(1) sets the coincidence after t seconds.

From the meaning of the question, it can be concluded that the m movement distance +AB=N movement distance should be made.

∴2t=t+ 12

The solution is t = 12.

∴ After points M and N move 12 seconds, points M and N coincide (in C).

(2) When an equilateral triangle is formed, AM=AN=MN, that is, △AMN is similar to △ABC.

Let t seconds later form an equilateral triangle.

Before n passes through a:

When △AMN∽△ACB:

By AM/AC=AN/AB

t/ 12 =( 12-2t)/ 12。

The solution is t=4.

N after a:

When m and n are on AC ∠ man = 0, the condition that △AMN is similar to △ABC is not satisfied.
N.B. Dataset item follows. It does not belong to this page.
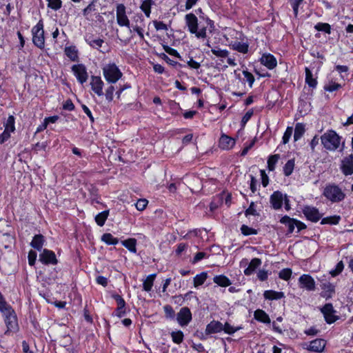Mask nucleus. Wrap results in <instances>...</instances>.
Segmentation results:
<instances>
[{"instance_id":"1","label":"nucleus","mask_w":353,"mask_h":353,"mask_svg":"<svg viewBox=\"0 0 353 353\" xmlns=\"http://www.w3.org/2000/svg\"><path fill=\"white\" fill-rule=\"evenodd\" d=\"M341 137H340L334 130H330L325 132L321 137V141L323 147L330 151H336L341 146ZM345 148L344 141L341 143V147L339 150L342 152Z\"/></svg>"},{"instance_id":"2","label":"nucleus","mask_w":353,"mask_h":353,"mask_svg":"<svg viewBox=\"0 0 353 353\" xmlns=\"http://www.w3.org/2000/svg\"><path fill=\"white\" fill-rule=\"evenodd\" d=\"M4 317V322L7 330L4 334L8 335L10 332H16L19 330V325L16 312L12 307L1 312Z\"/></svg>"},{"instance_id":"3","label":"nucleus","mask_w":353,"mask_h":353,"mask_svg":"<svg viewBox=\"0 0 353 353\" xmlns=\"http://www.w3.org/2000/svg\"><path fill=\"white\" fill-rule=\"evenodd\" d=\"M323 195L332 203H339L345 197V194L335 184H328L323 190Z\"/></svg>"},{"instance_id":"4","label":"nucleus","mask_w":353,"mask_h":353,"mask_svg":"<svg viewBox=\"0 0 353 353\" xmlns=\"http://www.w3.org/2000/svg\"><path fill=\"white\" fill-rule=\"evenodd\" d=\"M102 70L105 79L110 83H115L123 76L120 69L114 63L105 65Z\"/></svg>"},{"instance_id":"5","label":"nucleus","mask_w":353,"mask_h":353,"mask_svg":"<svg viewBox=\"0 0 353 353\" xmlns=\"http://www.w3.org/2000/svg\"><path fill=\"white\" fill-rule=\"evenodd\" d=\"M32 42L39 48L43 49L45 47V37L43 23L40 20L32 29Z\"/></svg>"},{"instance_id":"6","label":"nucleus","mask_w":353,"mask_h":353,"mask_svg":"<svg viewBox=\"0 0 353 353\" xmlns=\"http://www.w3.org/2000/svg\"><path fill=\"white\" fill-rule=\"evenodd\" d=\"M302 212L307 220L314 223L321 219L323 216L316 208L311 205L303 206Z\"/></svg>"},{"instance_id":"7","label":"nucleus","mask_w":353,"mask_h":353,"mask_svg":"<svg viewBox=\"0 0 353 353\" xmlns=\"http://www.w3.org/2000/svg\"><path fill=\"white\" fill-rule=\"evenodd\" d=\"M71 69L77 81L81 84H83L87 81L88 79V74L87 72V69L83 64L79 63L73 65Z\"/></svg>"},{"instance_id":"8","label":"nucleus","mask_w":353,"mask_h":353,"mask_svg":"<svg viewBox=\"0 0 353 353\" xmlns=\"http://www.w3.org/2000/svg\"><path fill=\"white\" fill-rule=\"evenodd\" d=\"M117 21L120 26L130 28V20L126 15L125 6L123 3L117 6Z\"/></svg>"},{"instance_id":"9","label":"nucleus","mask_w":353,"mask_h":353,"mask_svg":"<svg viewBox=\"0 0 353 353\" xmlns=\"http://www.w3.org/2000/svg\"><path fill=\"white\" fill-rule=\"evenodd\" d=\"M326 345V341L322 339H316L310 342L309 344L305 343L303 347L310 352H322Z\"/></svg>"},{"instance_id":"10","label":"nucleus","mask_w":353,"mask_h":353,"mask_svg":"<svg viewBox=\"0 0 353 353\" xmlns=\"http://www.w3.org/2000/svg\"><path fill=\"white\" fill-rule=\"evenodd\" d=\"M342 173L345 175H352L353 174V154L345 157L340 165Z\"/></svg>"},{"instance_id":"11","label":"nucleus","mask_w":353,"mask_h":353,"mask_svg":"<svg viewBox=\"0 0 353 353\" xmlns=\"http://www.w3.org/2000/svg\"><path fill=\"white\" fill-rule=\"evenodd\" d=\"M39 261L45 265H56L58 263L54 252L48 249H44L39 254Z\"/></svg>"},{"instance_id":"12","label":"nucleus","mask_w":353,"mask_h":353,"mask_svg":"<svg viewBox=\"0 0 353 353\" xmlns=\"http://www.w3.org/2000/svg\"><path fill=\"white\" fill-rule=\"evenodd\" d=\"M176 319L181 326H186L192 320L190 310L187 307H182L177 313Z\"/></svg>"},{"instance_id":"13","label":"nucleus","mask_w":353,"mask_h":353,"mask_svg":"<svg viewBox=\"0 0 353 353\" xmlns=\"http://www.w3.org/2000/svg\"><path fill=\"white\" fill-rule=\"evenodd\" d=\"M299 286L301 288L307 291H314L316 284L314 279L309 274H303L299 279Z\"/></svg>"},{"instance_id":"14","label":"nucleus","mask_w":353,"mask_h":353,"mask_svg":"<svg viewBox=\"0 0 353 353\" xmlns=\"http://www.w3.org/2000/svg\"><path fill=\"white\" fill-rule=\"evenodd\" d=\"M321 311L324 316L325 321L329 324L335 322L338 319V317L334 314L335 311L332 303H326L321 309Z\"/></svg>"},{"instance_id":"15","label":"nucleus","mask_w":353,"mask_h":353,"mask_svg":"<svg viewBox=\"0 0 353 353\" xmlns=\"http://www.w3.org/2000/svg\"><path fill=\"white\" fill-rule=\"evenodd\" d=\"M90 85L92 90L99 97L104 94L103 92V82L98 76H92Z\"/></svg>"},{"instance_id":"16","label":"nucleus","mask_w":353,"mask_h":353,"mask_svg":"<svg viewBox=\"0 0 353 353\" xmlns=\"http://www.w3.org/2000/svg\"><path fill=\"white\" fill-rule=\"evenodd\" d=\"M185 24L191 34L196 33L198 29V19L193 13L187 14L185 16Z\"/></svg>"},{"instance_id":"17","label":"nucleus","mask_w":353,"mask_h":353,"mask_svg":"<svg viewBox=\"0 0 353 353\" xmlns=\"http://www.w3.org/2000/svg\"><path fill=\"white\" fill-rule=\"evenodd\" d=\"M283 194L279 191H275L270 196V202L274 210H279L282 207L284 200Z\"/></svg>"},{"instance_id":"18","label":"nucleus","mask_w":353,"mask_h":353,"mask_svg":"<svg viewBox=\"0 0 353 353\" xmlns=\"http://www.w3.org/2000/svg\"><path fill=\"white\" fill-rule=\"evenodd\" d=\"M260 61L261 63L266 66L269 70L274 69L277 65L276 58L271 54H263L261 57Z\"/></svg>"},{"instance_id":"19","label":"nucleus","mask_w":353,"mask_h":353,"mask_svg":"<svg viewBox=\"0 0 353 353\" xmlns=\"http://www.w3.org/2000/svg\"><path fill=\"white\" fill-rule=\"evenodd\" d=\"M223 325L218 321H212L206 325L205 334L219 333L223 331Z\"/></svg>"},{"instance_id":"20","label":"nucleus","mask_w":353,"mask_h":353,"mask_svg":"<svg viewBox=\"0 0 353 353\" xmlns=\"http://www.w3.org/2000/svg\"><path fill=\"white\" fill-rule=\"evenodd\" d=\"M85 42L92 48L99 50L104 43V40L100 38L95 39L92 34H86L85 35Z\"/></svg>"},{"instance_id":"21","label":"nucleus","mask_w":353,"mask_h":353,"mask_svg":"<svg viewBox=\"0 0 353 353\" xmlns=\"http://www.w3.org/2000/svg\"><path fill=\"white\" fill-rule=\"evenodd\" d=\"M235 144V140L230 137L223 134L219 139V146L223 150H229Z\"/></svg>"},{"instance_id":"22","label":"nucleus","mask_w":353,"mask_h":353,"mask_svg":"<svg viewBox=\"0 0 353 353\" xmlns=\"http://www.w3.org/2000/svg\"><path fill=\"white\" fill-rule=\"evenodd\" d=\"M230 46L232 50L246 54L248 52L249 44L248 43L234 41Z\"/></svg>"},{"instance_id":"23","label":"nucleus","mask_w":353,"mask_h":353,"mask_svg":"<svg viewBox=\"0 0 353 353\" xmlns=\"http://www.w3.org/2000/svg\"><path fill=\"white\" fill-rule=\"evenodd\" d=\"M44 243V236L42 234H39L34 236L32 241L30 242V245L37 250L41 251L43 248Z\"/></svg>"},{"instance_id":"24","label":"nucleus","mask_w":353,"mask_h":353,"mask_svg":"<svg viewBox=\"0 0 353 353\" xmlns=\"http://www.w3.org/2000/svg\"><path fill=\"white\" fill-rule=\"evenodd\" d=\"M261 265V260L260 259H252L250 262L248 267L245 269L244 274L247 276L251 275Z\"/></svg>"},{"instance_id":"25","label":"nucleus","mask_w":353,"mask_h":353,"mask_svg":"<svg viewBox=\"0 0 353 353\" xmlns=\"http://www.w3.org/2000/svg\"><path fill=\"white\" fill-rule=\"evenodd\" d=\"M254 319L261 323L270 324L271 321L268 314L263 310L258 309L254 312Z\"/></svg>"},{"instance_id":"26","label":"nucleus","mask_w":353,"mask_h":353,"mask_svg":"<svg viewBox=\"0 0 353 353\" xmlns=\"http://www.w3.org/2000/svg\"><path fill=\"white\" fill-rule=\"evenodd\" d=\"M141 1L140 9L143 12L145 17L149 18L151 14V8L154 5V1L153 0H141Z\"/></svg>"},{"instance_id":"27","label":"nucleus","mask_w":353,"mask_h":353,"mask_svg":"<svg viewBox=\"0 0 353 353\" xmlns=\"http://www.w3.org/2000/svg\"><path fill=\"white\" fill-rule=\"evenodd\" d=\"M263 296L265 299L268 300H279L283 298L285 295L283 292L265 290L263 293Z\"/></svg>"},{"instance_id":"28","label":"nucleus","mask_w":353,"mask_h":353,"mask_svg":"<svg viewBox=\"0 0 353 353\" xmlns=\"http://www.w3.org/2000/svg\"><path fill=\"white\" fill-rule=\"evenodd\" d=\"M65 55L72 61L78 60V50L74 46L65 47L64 50Z\"/></svg>"},{"instance_id":"29","label":"nucleus","mask_w":353,"mask_h":353,"mask_svg":"<svg viewBox=\"0 0 353 353\" xmlns=\"http://www.w3.org/2000/svg\"><path fill=\"white\" fill-rule=\"evenodd\" d=\"M213 281L221 287H228L232 284L230 280L223 274L215 276L213 278Z\"/></svg>"},{"instance_id":"30","label":"nucleus","mask_w":353,"mask_h":353,"mask_svg":"<svg viewBox=\"0 0 353 353\" xmlns=\"http://www.w3.org/2000/svg\"><path fill=\"white\" fill-rule=\"evenodd\" d=\"M157 276L156 274H152L147 276L143 281V288L146 292H150L153 286L154 281Z\"/></svg>"},{"instance_id":"31","label":"nucleus","mask_w":353,"mask_h":353,"mask_svg":"<svg viewBox=\"0 0 353 353\" xmlns=\"http://www.w3.org/2000/svg\"><path fill=\"white\" fill-rule=\"evenodd\" d=\"M122 245L126 248L130 252L132 253L137 252V240L133 238H130L122 241Z\"/></svg>"},{"instance_id":"32","label":"nucleus","mask_w":353,"mask_h":353,"mask_svg":"<svg viewBox=\"0 0 353 353\" xmlns=\"http://www.w3.org/2000/svg\"><path fill=\"white\" fill-rule=\"evenodd\" d=\"M305 82L311 88H314L317 85V81L313 78L312 72L308 68H305Z\"/></svg>"},{"instance_id":"33","label":"nucleus","mask_w":353,"mask_h":353,"mask_svg":"<svg viewBox=\"0 0 353 353\" xmlns=\"http://www.w3.org/2000/svg\"><path fill=\"white\" fill-rule=\"evenodd\" d=\"M108 215H109L108 210H104V211L99 213L98 214H97L95 216L94 219H95V221L97 223V225L99 226H103L105 224Z\"/></svg>"},{"instance_id":"34","label":"nucleus","mask_w":353,"mask_h":353,"mask_svg":"<svg viewBox=\"0 0 353 353\" xmlns=\"http://www.w3.org/2000/svg\"><path fill=\"white\" fill-rule=\"evenodd\" d=\"M305 132V125L301 123H298L295 125L294 139L295 141L301 138Z\"/></svg>"},{"instance_id":"35","label":"nucleus","mask_w":353,"mask_h":353,"mask_svg":"<svg viewBox=\"0 0 353 353\" xmlns=\"http://www.w3.org/2000/svg\"><path fill=\"white\" fill-rule=\"evenodd\" d=\"M101 241L107 245H117L119 243V239L113 236L110 233H105L101 236Z\"/></svg>"},{"instance_id":"36","label":"nucleus","mask_w":353,"mask_h":353,"mask_svg":"<svg viewBox=\"0 0 353 353\" xmlns=\"http://www.w3.org/2000/svg\"><path fill=\"white\" fill-rule=\"evenodd\" d=\"M295 165V161L294 159H290L283 166V173L286 176H289L293 172Z\"/></svg>"},{"instance_id":"37","label":"nucleus","mask_w":353,"mask_h":353,"mask_svg":"<svg viewBox=\"0 0 353 353\" xmlns=\"http://www.w3.org/2000/svg\"><path fill=\"white\" fill-rule=\"evenodd\" d=\"M208 278V274L205 272H201L199 274H196L194 277V286L195 288L199 287L204 283Z\"/></svg>"},{"instance_id":"38","label":"nucleus","mask_w":353,"mask_h":353,"mask_svg":"<svg viewBox=\"0 0 353 353\" xmlns=\"http://www.w3.org/2000/svg\"><path fill=\"white\" fill-rule=\"evenodd\" d=\"M341 219L340 216L334 215L331 216L325 217L321 219V224H330V225H336L339 223Z\"/></svg>"},{"instance_id":"39","label":"nucleus","mask_w":353,"mask_h":353,"mask_svg":"<svg viewBox=\"0 0 353 353\" xmlns=\"http://www.w3.org/2000/svg\"><path fill=\"white\" fill-rule=\"evenodd\" d=\"M280 159L279 154L270 155L268 159V169L269 171H274L275 165Z\"/></svg>"},{"instance_id":"40","label":"nucleus","mask_w":353,"mask_h":353,"mask_svg":"<svg viewBox=\"0 0 353 353\" xmlns=\"http://www.w3.org/2000/svg\"><path fill=\"white\" fill-rule=\"evenodd\" d=\"M14 117L12 115H10L7 119L6 122L4 123L5 130L10 132H13L15 130L14 127Z\"/></svg>"},{"instance_id":"41","label":"nucleus","mask_w":353,"mask_h":353,"mask_svg":"<svg viewBox=\"0 0 353 353\" xmlns=\"http://www.w3.org/2000/svg\"><path fill=\"white\" fill-rule=\"evenodd\" d=\"M314 28L319 32H324L329 34L331 33V26L329 23H317L314 26Z\"/></svg>"},{"instance_id":"42","label":"nucleus","mask_w":353,"mask_h":353,"mask_svg":"<svg viewBox=\"0 0 353 353\" xmlns=\"http://www.w3.org/2000/svg\"><path fill=\"white\" fill-rule=\"evenodd\" d=\"M171 336L172 341L176 344H180L183 341V333L182 331L172 332Z\"/></svg>"},{"instance_id":"43","label":"nucleus","mask_w":353,"mask_h":353,"mask_svg":"<svg viewBox=\"0 0 353 353\" xmlns=\"http://www.w3.org/2000/svg\"><path fill=\"white\" fill-rule=\"evenodd\" d=\"M241 329H242L241 326L234 327V326H232L230 324H229L228 323L226 322L223 325V331H224L225 333L231 335V334H233L234 333H235L236 332H237L238 330H240Z\"/></svg>"},{"instance_id":"44","label":"nucleus","mask_w":353,"mask_h":353,"mask_svg":"<svg viewBox=\"0 0 353 353\" xmlns=\"http://www.w3.org/2000/svg\"><path fill=\"white\" fill-rule=\"evenodd\" d=\"M213 54L217 57L225 58L228 57L229 52L227 50H222L219 47H215L211 50Z\"/></svg>"},{"instance_id":"45","label":"nucleus","mask_w":353,"mask_h":353,"mask_svg":"<svg viewBox=\"0 0 353 353\" xmlns=\"http://www.w3.org/2000/svg\"><path fill=\"white\" fill-rule=\"evenodd\" d=\"M292 270L290 268H285L281 270L279 273V277L283 280L288 281L292 276Z\"/></svg>"},{"instance_id":"46","label":"nucleus","mask_w":353,"mask_h":353,"mask_svg":"<svg viewBox=\"0 0 353 353\" xmlns=\"http://www.w3.org/2000/svg\"><path fill=\"white\" fill-rule=\"evenodd\" d=\"M48 1V7L57 10L62 6V1L61 0H46Z\"/></svg>"},{"instance_id":"47","label":"nucleus","mask_w":353,"mask_h":353,"mask_svg":"<svg viewBox=\"0 0 353 353\" xmlns=\"http://www.w3.org/2000/svg\"><path fill=\"white\" fill-rule=\"evenodd\" d=\"M341 88V84L335 82H330L328 84L324 86V90L327 92H334Z\"/></svg>"},{"instance_id":"48","label":"nucleus","mask_w":353,"mask_h":353,"mask_svg":"<svg viewBox=\"0 0 353 353\" xmlns=\"http://www.w3.org/2000/svg\"><path fill=\"white\" fill-rule=\"evenodd\" d=\"M241 233L245 236H248L251 234H256L257 231L256 230L250 228L248 225H243L241 228Z\"/></svg>"},{"instance_id":"49","label":"nucleus","mask_w":353,"mask_h":353,"mask_svg":"<svg viewBox=\"0 0 353 353\" xmlns=\"http://www.w3.org/2000/svg\"><path fill=\"white\" fill-rule=\"evenodd\" d=\"M344 268V265H343V261H340L339 262L335 268L334 270H332L330 272V274L332 276H336L337 275H339L340 273L342 272Z\"/></svg>"},{"instance_id":"50","label":"nucleus","mask_w":353,"mask_h":353,"mask_svg":"<svg viewBox=\"0 0 353 353\" xmlns=\"http://www.w3.org/2000/svg\"><path fill=\"white\" fill-rule=\"evenodd\" d=\"M148 203V201L145 199H140L137 201V202L135 204L136 208L139 211H143L145 209Z\"/></svg>"},{"instance_id":"51","label":"nucleus","mask_w":353,"mask_h":353,"mask_svg":"<svg viewBox=\"0 0 353 353\" xmlns=\"http://www.w3.org/2000/svg\"><path fill=\"white\" fill-rule=\"evenodd\" d=\"M114 86L111 85L105 90V99L108 102H110L113 100V93L114 92Z\"/></svg>"},{"instance_id":"52","label":"nucleus","mask_w":353,"mask_h":353,"mask_svg":"<svg viewBox=\"0 0 353 353\" xmlns=\"http://www.w3.org/2000/svg\"><path fill=\"white\" fill-rule=\"evenodd\" d=\"M163 310L167 318L173 319L174 317V310L170 305H165L163 307Z\"/></svg>"},{"instance_id":"53","label":"nucleus","mask_w":353,"mask_h":353,"mask_svg":"<svg viewBox=\"0 0 353 353\" xmlns=\"http://www.w3.org/2000/svg\"><path fill=\"white\" fill-rule=\"evenodd\" d=\"M37 254L35 251L30 250L28 252V259L30 265L32 266L35 264Z\"/></svg>"},{"instance_id":"54","label":"nucleus","mask_w":353,"mask_h":353,"mask_svg":"<svg viewBox=\"0 0 353 353\" xmlns=\"http://www.w3.org/2000/svg\"><path fill=\"white\" fill-rule=\"evenodd\" d=\"M321 286L323 291H326L327 292H329V293H334L335 287L331 283L325 282V283H323Z\"/></svg>"},{"instance_id":"55","label":"nucleus","mask_w":353,"mask_h":353,"mask_svg":"<svg viewBox=\"0 0 353 353\" xmlns=\"http://www.w3.org/2000/svg\"><path fill=\"white\" fill-rule=\"evenodd\" d=\"M243 74L244 75V77L246 79V81L248 82L249 86L252 88L254 82V77L251 72H248V70H243Z\"/></svg>"},{"instance_id":"56","label":"nucleus","mask_w":353,"mask_h":353,"mask_svg":"<svg viewBox=\"0 0 353 353\" xmlns=\"http://www.w3.org/2000/svg\"><path fill=\"white\" fill-rule=\"evenodd\" d=\"M292 7L294 15L296 17L299 12V7L303 0H288Z\"/></svg>"},{"instance_id":"57","label":"nucleus","mask_w":353,"mask_h":353,"mask_svg":"<svg viewBox=\"0 0 353 353\" xmlns=\"http://www.w3.org/2000/svg\"><path fill=\"white\" fill-rule=\"evenodd\" d=\"M292 134V128L288 127L287 128L283 136L282 142L283 144H286L288 143L291 136Z\"/></svg>"},{"instance_id":"58","label":"nucleus","mask_w":353,"mask_h":353,"mask_svg":"<svg viewBox=\"0 0 353 353\" xmlns=\"http://www.w3.org/2000/svg\"><path fill=\"white\" fill-rule=\"evenodd\" d=\"M10 307L11 306L6 302L4 296L0 292V312H2Z\"/></svg>"},{"instance_id":"59","label":"nucleus","mask_w":353,"mask_h":353,"mask_svg":"<svg viewBox=\"0 0 353 353\" xmlns=\"http://www.w3.org/2000/svg\"><path fill=\"white\" fill-rule=\"evenodd\" d=\"M153 24L154 26V28L157 30H167L168 26L165 23H164L163 21H153Z\"/></svg>"},{"instance_id":"60","label":"nucleus","mask_w":353,"mask_h":353,"mask_svg":"<svg viewBox=\"0 0 353 353\" xmlns=\"http://www.w3.org/2000/svg\"><path fill=\"white\" fill-rule=\"evenodd\" d=\"M95 10V6L94 5L93 2H92L85 8L83 9V14L88 19L89 14Z\"/></svg>"},{"instance_id":"61","label":"nucleus","mask_w":353,"mask_h":353,"mask_svg":"<svg viewBox=\"0 0 353 353\" xmlns=\"http://www.w3.org/2000/svg\"><path fill=\"white\" fill-rule=\"evenodd\" d=\"M114 299L117 301L118 307L119 310H121L123 307L125 308V302L124 299L119 294H115L113 296Z\"/></svg>"},{"instance_id":"62","label":"nucleus","mask_w":353,"mask_h":353,"mask_svg":"<svg viewBox=\"0 0 353 353\" xmlns=\"http://www.w3.org/2000/svg\"><path fill=\"white\" fill-rule=\"evenodd\" d=\"M268 276V271H266L265 270H260L257 273V277L261 281H264L267 280Z\"/></svg>"},{"instance_id":"63","label":"nucleus","mask_w":353,"mask_h":353,"mask_svg":"<svg viewBox=\"0 0 353 353\" xmlns=\"http://www.w3.org/2000/svg\"><path fill=\"white\" fill-rule=\"evenodd\" d=\"M198 39H205L207 37L206 28L203 27L200 30H196V33H194Z\"/></svg>"},{"instance_id":"64","label":"nucleus","mask_w":353,"mask_h":353,"mask_svg":"<svg viewBox=\"0 0 353 353\" xmlns=\"http://www.w3.org/2000/svg\"><path fill=\"white\" fill-rule=\"evenodd\" d=\"M10 137V132L4 130L0 134V144L5 143Z\"/></svg>"}]
</instances>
After the two points M and N coincide with C, move again until it stops. Because the distance between m and n is always less than the length of CB, and ∠MAN is always less than 60, the condition that △AMN is similar to △ABC is not satisfied.

To sum up, after moving point M and point N for 4 seconds, an equilateral triangle △AMN can be obtained.

.

(3) existence.

Let t seconds later form an isosceles triangle.

Starting from points m and n moving to the edge of BC,

Then the isosceles triangle with MN as the base can only be △AMN, without △BMN and △CMN.

∫ Take MN as the base

∴AM=AN。

When m moves slower than n, when it can exist:

∠∠B =∠C，AB=AC，AM=AN

∴△ACM≌△ABN

∴CM=BN

From the coincidence of m and n in C after 12s:

1 *(t- 12)= 12-2 *(t- 12)

The solution is t= 16.

When point M and point N move on the edge of BC, an isosceles triangle with MN as the base can be obtained. At this time, the moving time of m and n is 16 seconds.